Create a Continuous Thread of Efficiency
Types of Workflows
Establishing workflows is critically important to any organization. Workflows define the specific steps needed to complete a task, and typically identify the people, sequence, and timeframe that the steps must be executed. The value of workflows to an organization is that they eliminate redundant processes and activities and streamlines operations.
There are different types of workflows. Process workflows are utilized when a set of tasks is predictable and repetitive. Case workflows are used for items where the correct path isn’t known from the start and is instead, determined along the way. Project workflows are best used for keeping complex projects on track. Another type of workflow are event-driven workflows.
eyebase event-driven workflows
eyebase utilizes event-driven workflows. A common requirement of organizations is having the ability to identify specific "events" that trigger a workflow or decision in real-time. The rationale for event-driven workflows is that in practical use, people and external resources don't always follow a prescribed path. Contextual information must be considered and subsequent decisions must be based on knowledge, experience and even intuition.

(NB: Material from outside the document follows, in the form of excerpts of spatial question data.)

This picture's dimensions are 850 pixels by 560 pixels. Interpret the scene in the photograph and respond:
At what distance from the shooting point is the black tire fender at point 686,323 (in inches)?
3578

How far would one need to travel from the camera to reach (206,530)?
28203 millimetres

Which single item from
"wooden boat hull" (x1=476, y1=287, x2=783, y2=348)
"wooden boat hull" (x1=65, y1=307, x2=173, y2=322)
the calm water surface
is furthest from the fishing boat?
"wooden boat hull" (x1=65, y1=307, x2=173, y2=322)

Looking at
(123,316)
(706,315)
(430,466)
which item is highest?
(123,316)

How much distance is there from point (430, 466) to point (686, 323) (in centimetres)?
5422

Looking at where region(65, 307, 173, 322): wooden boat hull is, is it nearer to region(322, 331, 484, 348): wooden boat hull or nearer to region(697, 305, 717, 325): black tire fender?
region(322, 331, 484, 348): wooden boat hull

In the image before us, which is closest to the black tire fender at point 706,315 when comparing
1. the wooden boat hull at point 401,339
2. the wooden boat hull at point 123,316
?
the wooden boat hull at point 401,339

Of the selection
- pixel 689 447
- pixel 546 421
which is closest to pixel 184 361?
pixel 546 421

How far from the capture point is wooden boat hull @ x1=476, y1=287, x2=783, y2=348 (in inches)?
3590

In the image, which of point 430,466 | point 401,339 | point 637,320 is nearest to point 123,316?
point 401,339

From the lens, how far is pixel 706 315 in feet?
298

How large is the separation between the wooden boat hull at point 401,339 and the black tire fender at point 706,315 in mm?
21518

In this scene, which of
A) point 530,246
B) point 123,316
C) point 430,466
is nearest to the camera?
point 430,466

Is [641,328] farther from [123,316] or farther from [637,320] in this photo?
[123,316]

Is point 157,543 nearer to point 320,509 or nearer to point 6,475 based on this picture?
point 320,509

Data-driven, adjustable flows and processes
Another reality of workflows is that data and digital assets may significantly influence a process or flow of tasks. Digital assets may go through multiple stages and stakeholders before reaching the final approval and publishing stage. One example of this type of workflow is a contract or a legal document. Everything that happens as a part of the workflow needs to be added or modified on the contract and the end result should be a contract that correctly captures all the data in the workflow including digital signatures
Notifications and alerts
eyebase automatically notifies and alerts users when their attention is required for a step in the workflow. Many workflow responses and decisions simply require notifying a user that an event has occurred that they must act on.

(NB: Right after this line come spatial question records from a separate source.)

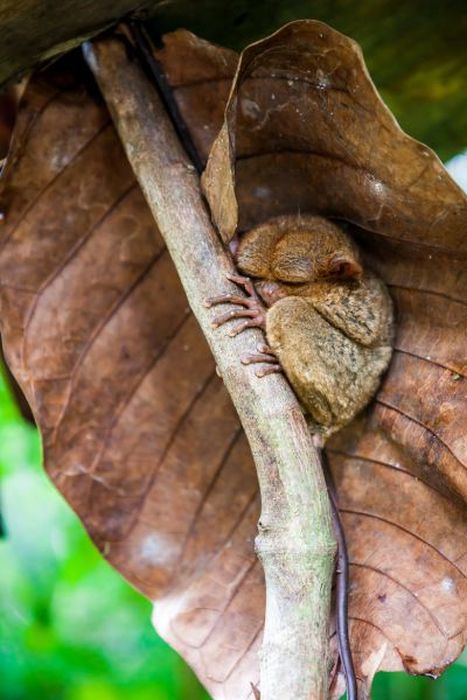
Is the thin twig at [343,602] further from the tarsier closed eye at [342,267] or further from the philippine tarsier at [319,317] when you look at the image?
the tarsier closed eye at [342,267]

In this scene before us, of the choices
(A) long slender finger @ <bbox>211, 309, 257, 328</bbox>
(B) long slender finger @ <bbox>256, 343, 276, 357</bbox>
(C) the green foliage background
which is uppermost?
(A) long slender finger @ <bbox>211, 309, 257, 328</bbox>

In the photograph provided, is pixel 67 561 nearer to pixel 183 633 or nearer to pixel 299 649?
pixel 183 633

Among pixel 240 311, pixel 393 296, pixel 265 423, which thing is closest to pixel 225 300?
pixel 240 311

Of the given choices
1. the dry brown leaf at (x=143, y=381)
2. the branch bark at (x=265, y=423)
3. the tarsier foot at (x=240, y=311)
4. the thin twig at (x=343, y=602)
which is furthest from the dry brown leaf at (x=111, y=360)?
the tarsier foot at (x=240, y=311)

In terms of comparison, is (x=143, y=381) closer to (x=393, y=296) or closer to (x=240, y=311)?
(x=240, y=311)

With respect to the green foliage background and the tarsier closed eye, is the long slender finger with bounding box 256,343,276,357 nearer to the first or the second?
the tarsier closed eye

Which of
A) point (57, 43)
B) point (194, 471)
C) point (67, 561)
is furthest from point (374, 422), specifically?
point (67, 561)

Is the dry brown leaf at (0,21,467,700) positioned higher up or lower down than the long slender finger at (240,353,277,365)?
lower down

For example, on one workflow step, the event can be that User 1 requests approval of a new record, and the response is that a notification is sent to User 2, the approver. On the next workflow step, the event can be that User 2 approves the record, and the response is that a notification is sent to User 3 to start a related processing of the approved record. For workflow steps that are about approval, each notification is tied to an approval entry. Some tasks are just FYI, and assignees don't need to do anything. Some examples of event notifications that can be configured in Eyebase include:
- Digital asset uploaded
- New content added to project folder
- New content added to a collection
- Content uploaded from mobile phone
- A process has started
- A process is completed
- Whenever a file, link, or folder is changed
- Import of ZIP file finished
- Review requested
- Approval requested
Workflows are typically not architected to solve the unpredictability of work. They rely on the fact that all potential paths can be mapped in advance and that there are a finite set of business rules that control all process flows.
A better approach for most organizations is for workflows to be event-driven; that is, specific events should trigger a workflow or decision in real-time. This approach is enabled within eyebase and provides the flexibility to identify events, configure triggers, and set notifications throughout the platform.